My economic training is limited to one basic economics course I took in college. I think it was part of the core curriculum, like Algebra I and World Lit.
I, like many Americans, struggle to understand our economic system. How do we collect the taxes we need for supporting our military, and protecting us from harmful drugs, and running air traffic control systems, and guarding cyber security and social security, and a thousand other programs needed by a developed society?
I turn to studies and articles by economists who’ve studied our taxing systems. A number express concern, even alarm, at the steadily widening differences between the income of a wealthy few and everyone else. (Thomas Piketty, Wealth in the Twenty-First Century, among others.)
Tax plans now before Congress call for tax cuts.
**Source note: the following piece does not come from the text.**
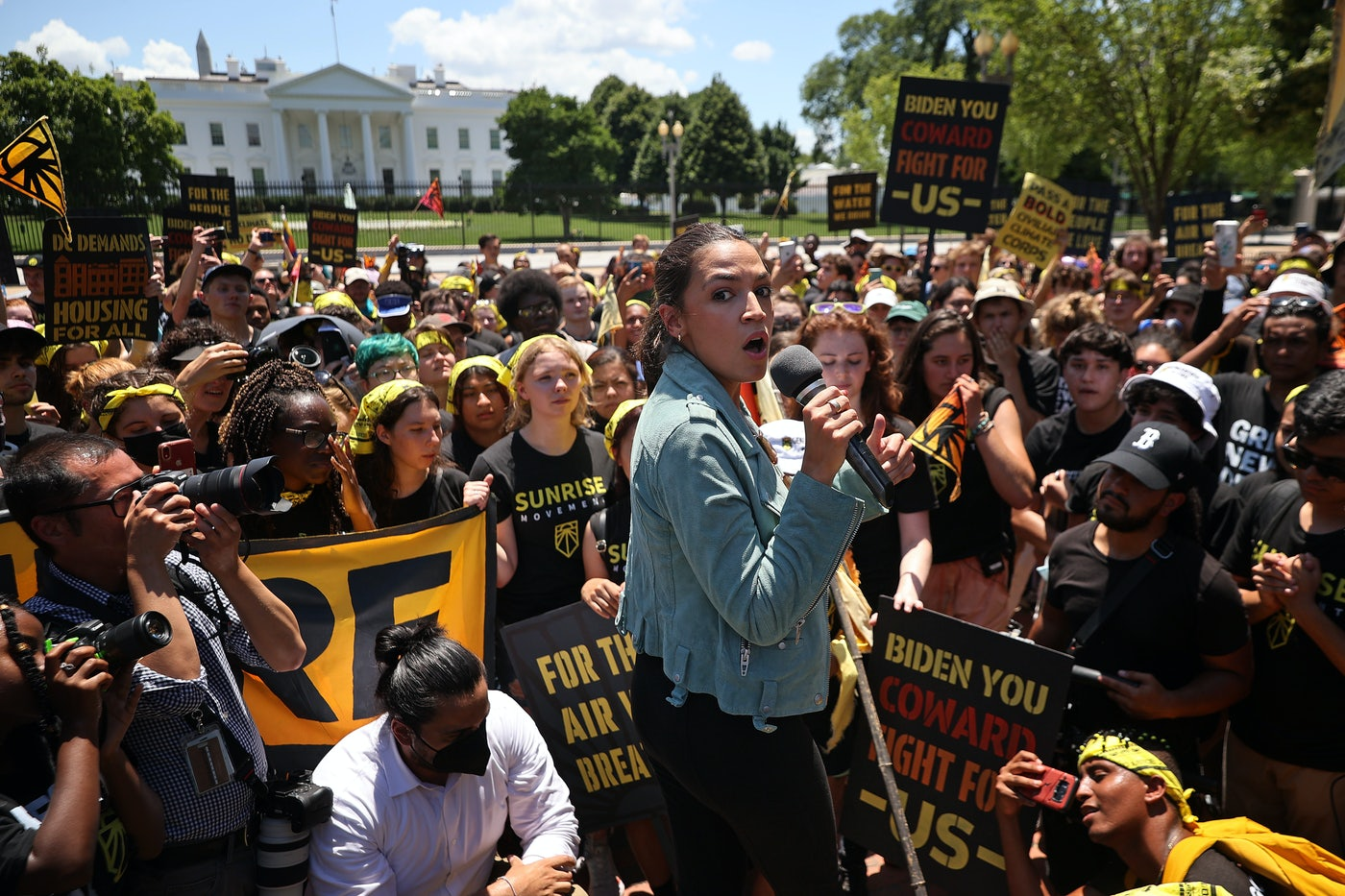 Alexandria Ocasio-Cortez holds a microphone, surrounded by activists.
But, according to a former official of the Reagan administration: “There’s no evidence that a tax cut now would spur growth.” (Bruce Bartlett, “Reagan Adviser: Tax cuts, set the stage for an all-out attack on welfare state,” The Washington Post, 19 November 2017).
Other economists, such as Paul Krugman, agree. They warn against the tremendous deficits the currently proposed plans would cause.
Bartlett questions why those politicians so concerned in the past about deficits now seem unconcerned with prospects of massive deficits. Those deficits seem likely if one of the current plans passes, calling for cuts to many taxes paid by the wealthy.
Exactly because of those deficits, Bartlett says, the plan will create “a deficit so large, something must be done about it.” With deficits growing, politicians then can insist on cuts to the government programs they despise, including Social Security and Medicare.
It’s a back door way to eliminate programs popular with the American people. The wealthy, of course, don’t need those programs.